A secure OT foundation, a focused workshop, and an early predictive-maintenance save — inside week one of going live.
When a plant runs three shifts on paper, the temptation is to skip ahead to the dashboard. Batesville Casket’s Vicksburg, Mississippi facility wanted something different: a foundation they could own.
The setup
Three shifts, paper-based production tracking, no real-time visibility. Legacy PLCs on the floor were owned and managed by third-party integrators — Batesville’s own engineers had no read access. Leadership wanted to roll out Ignition as a single on-prem platform their team could own.
What was in the way
The OT network wasn’t safe to build on: no segmentation, no documented inventory, no controlled way to add assets without expanding the attack surface. And the existing PLCs were closed — going deeper there was a multi-month conversation Batesville couldn’t wait on.
What we did
Step one was the unglamorous one. Working with Dynex, we ran an OT network assessment and stood up a segmented, isolated control network — clean IT/OT separation and a process that lets Batesville’s own engineers add assets safely.
Step two was scoping the rollout against business problems, not screens.
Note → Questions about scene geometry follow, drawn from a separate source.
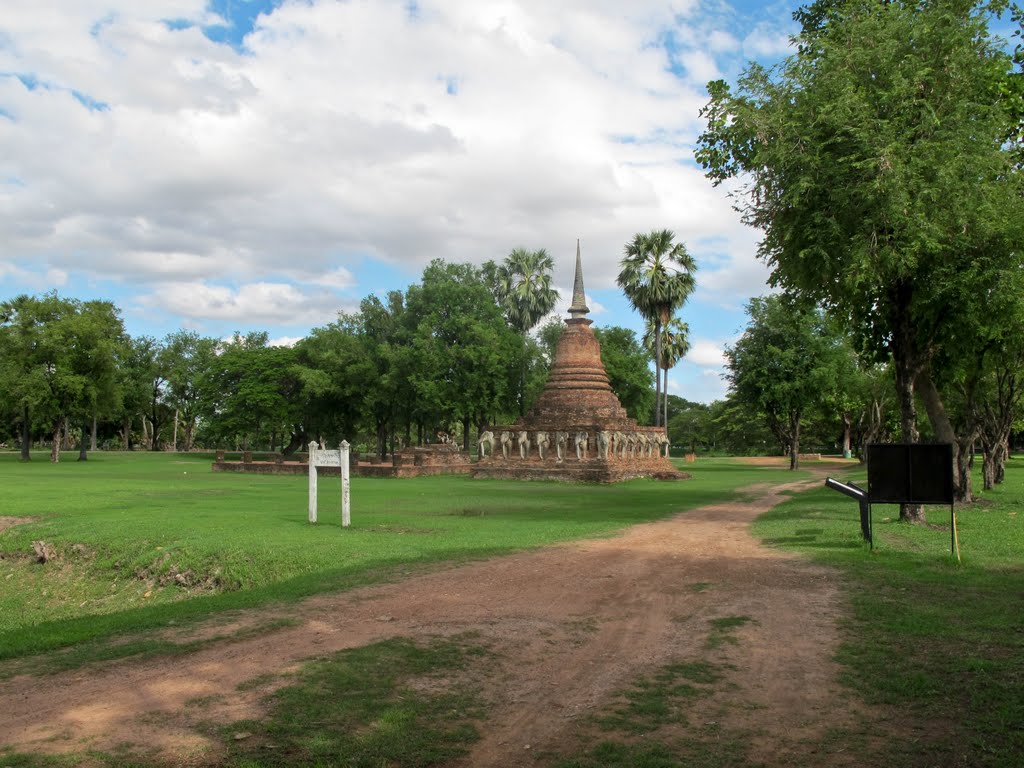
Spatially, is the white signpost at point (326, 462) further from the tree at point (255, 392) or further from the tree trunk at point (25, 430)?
the tree trunk at point (25, 430)

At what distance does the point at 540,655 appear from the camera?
6.56m

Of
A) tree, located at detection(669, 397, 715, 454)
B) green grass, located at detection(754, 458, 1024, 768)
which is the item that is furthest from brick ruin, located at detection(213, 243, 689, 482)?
tree, located at detection(669, 397, 715, 454)

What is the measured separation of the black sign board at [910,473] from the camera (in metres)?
10.9

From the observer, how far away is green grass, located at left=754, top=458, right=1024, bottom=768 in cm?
486

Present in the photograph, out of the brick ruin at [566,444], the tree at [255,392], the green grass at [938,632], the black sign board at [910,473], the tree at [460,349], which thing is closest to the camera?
Answer: the green grass at [938,632]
We installed Ignition with an on-prem SQL backend and OPC UA on the plant floor. Before building anything, we ran a workshop with operators, engineers, and maintenance to break the answers into repeatable patterns we could reuse across the facility.
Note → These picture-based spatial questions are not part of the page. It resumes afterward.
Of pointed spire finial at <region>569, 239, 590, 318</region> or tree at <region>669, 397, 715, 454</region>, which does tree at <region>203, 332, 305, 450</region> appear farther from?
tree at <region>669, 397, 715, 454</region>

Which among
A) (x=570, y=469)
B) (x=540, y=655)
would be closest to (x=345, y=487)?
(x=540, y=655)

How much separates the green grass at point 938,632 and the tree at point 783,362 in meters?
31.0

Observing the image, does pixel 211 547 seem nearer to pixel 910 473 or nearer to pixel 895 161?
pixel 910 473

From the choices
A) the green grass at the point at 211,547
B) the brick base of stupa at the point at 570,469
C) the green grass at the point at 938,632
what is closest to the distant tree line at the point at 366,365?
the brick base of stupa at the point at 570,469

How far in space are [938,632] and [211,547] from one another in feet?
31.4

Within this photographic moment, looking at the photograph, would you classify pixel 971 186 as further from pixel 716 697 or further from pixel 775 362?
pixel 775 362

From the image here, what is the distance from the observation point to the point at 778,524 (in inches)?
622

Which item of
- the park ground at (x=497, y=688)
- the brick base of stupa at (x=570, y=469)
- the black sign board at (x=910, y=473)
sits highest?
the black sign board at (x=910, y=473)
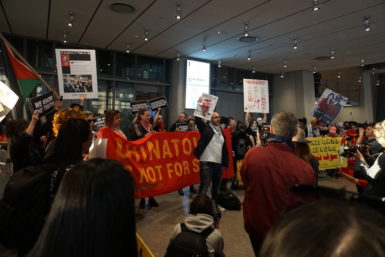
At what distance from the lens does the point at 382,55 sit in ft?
34.6

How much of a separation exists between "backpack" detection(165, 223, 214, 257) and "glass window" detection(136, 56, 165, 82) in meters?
9.90

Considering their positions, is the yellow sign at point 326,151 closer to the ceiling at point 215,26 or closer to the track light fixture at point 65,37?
the ceiling at point 215,26

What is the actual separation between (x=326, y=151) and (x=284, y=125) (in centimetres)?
624

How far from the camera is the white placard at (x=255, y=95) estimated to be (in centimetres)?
601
Step three was first-wave instrumentation. We deployed Opto 22 RIO MM-series modules (PoE-powered) on two saws — a third on the way — covering vibration, board count via photo eye (target: one board every 13 seconds), motor current, motor temperature, and the e-stop circuit. Working solution stood up within one week of equipment arrival.
The first save
Within weeks of going live, vibration on one saw started trending high. The team caught it on the dashboard, took the saw down on a planned window, and replaced the bearing before catastrophic failure.
A new saw of that size has a roughly six-month lead time and a replacement cost in the $50,000–$100,000 range. That single intervention paid back the engagement.
What changed on the floor
- Maintenance shifted from a round-robin schedule to priorities driven by current, vibration, and temperature data
- Batesville purchased 5–6 additional RIOs in the first month and started deploying them on their own
- The same template is now slated to roll out to 4–5 additional facilities
Why it worked
We didn’t lead with the dashboard. We led with the OT network — because everything else sits on top of it. Then we kept the first wave of instrumentation small and concrete enough that the wins were visible inside a week, not a quarter.